• _Supplied passage_:
= Beginning of Section =

All posts
Kubernetes Architecture

"Walk Me Through What Happens When You Create a Pod." It's Also How You Debug One.

The canonical senior Kubernetes interview question has a twelve-step answer, from kubectl apply to a Ready pod. The same twelve steps are the map you walk backward every time a pod is stuck. Learn the chain once and you get the interview answer and the debugging flow for free.

By Sharon Sahadevan··10 min read

"Walk me through what happens when you create a pod."

It is the most common senior Kubernetes interview question, and the answer separates people cleanly. The junior answer is two steps: "kubectl apply, then the pod runs." The senior answer is twelve, and each step is a named component doing one specific thing with one specific way it can fail.

Here is the part most people miss: those twelve steps are not interview trivia. They are the exact map you walk, in reverse, every time a pod is stuck. kubectl describe pod tells you where in the chain your pod got stranded; knowing the chain tells you why. Learn it once, get the interview answer and the production debugging flow in the same trip.

So let's walk it, from kubectl apply to a pod that is Ready and serving traffic, and name the failure mode hiding at each step.

The twelve steps, in one breath#

  1. kubectl POSTs your YAML to the apiserver over TLS.
  2. apiserver authenticates the caller.
  3. apiserver authorizes the verb (RBAC).
  4. mutating admission runs (defaulting, sidecar injection).
  5. schema validation, then validating admission (policy).
  6. apiserver writes the object to etcd (Raft commit).
  7. the Deployment controller creates a ReplicaSet.
  8. the ReplicaSet controller creates Pod objects, with no node assigned.
  9. the scheduler picks a node and binds the pod to it.
  10. the kubelet on that node sees the pod and starts syncing.
  11. the runtime builds the sandbox (CNI wires up networking), then pulls the image and starts the container.

= End of Section =

• _Material provided_:

= Beginning of Section =

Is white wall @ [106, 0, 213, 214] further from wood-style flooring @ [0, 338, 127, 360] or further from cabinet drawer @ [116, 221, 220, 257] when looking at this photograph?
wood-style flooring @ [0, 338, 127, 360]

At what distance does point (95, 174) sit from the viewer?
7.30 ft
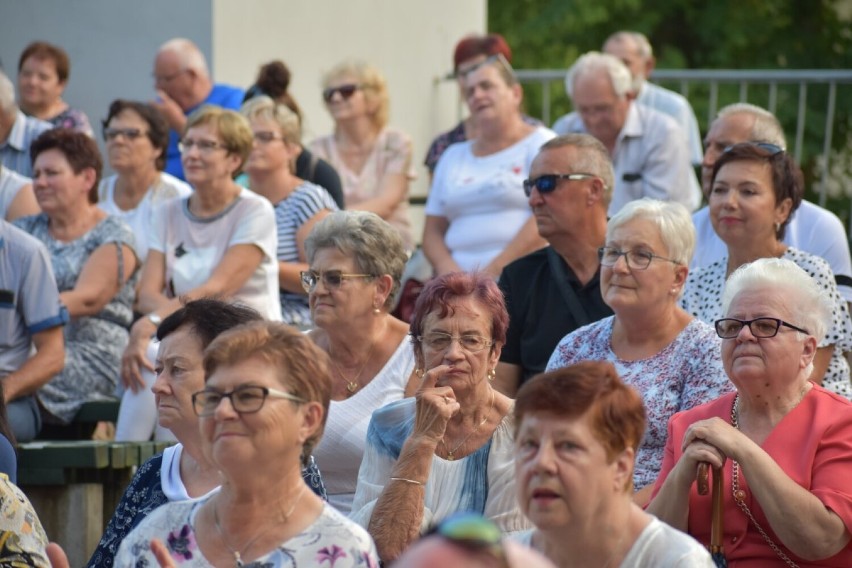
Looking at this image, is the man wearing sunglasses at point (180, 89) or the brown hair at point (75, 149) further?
the man wearing sunglasses at point (180, 89)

= End of Section =

• _Exercise requirements_:
**1.** Print the portion of the pod-creation article that begins at the words "Here is the" and ends after "validating admission (policy).".
**2.** According to the pod-creation article, which component picks a node for a new pod and binds the pod to it?

• _Exercise responses_:
**1.**
Here is the part most people miss: those twelve steps are not interview trivia. They are the exact map you walk, in reverse, every time a pod is stuck. kubectl describe pod tells you where in the chain your pod got stranded; knowing the chain tells you why. Learn it once, get the interview answer and the production debugging flow in the same trip.

So let's walk it, from kubectl apply to a pod that is Ready and serving traffic, and name the failure mode hiding at each step.

The twelve steps, in one breath#

  1. kubectl POSTs your YAML to the apiserver over TLS.
  2. apiserver authenticates the caller.
  3. apiserver authorizes the verb (RBAC).
  4. mutating admission runs (defaulting, sidecar injection).
  5. schema validation, then validating admission (policy).

**2.** The scheduler.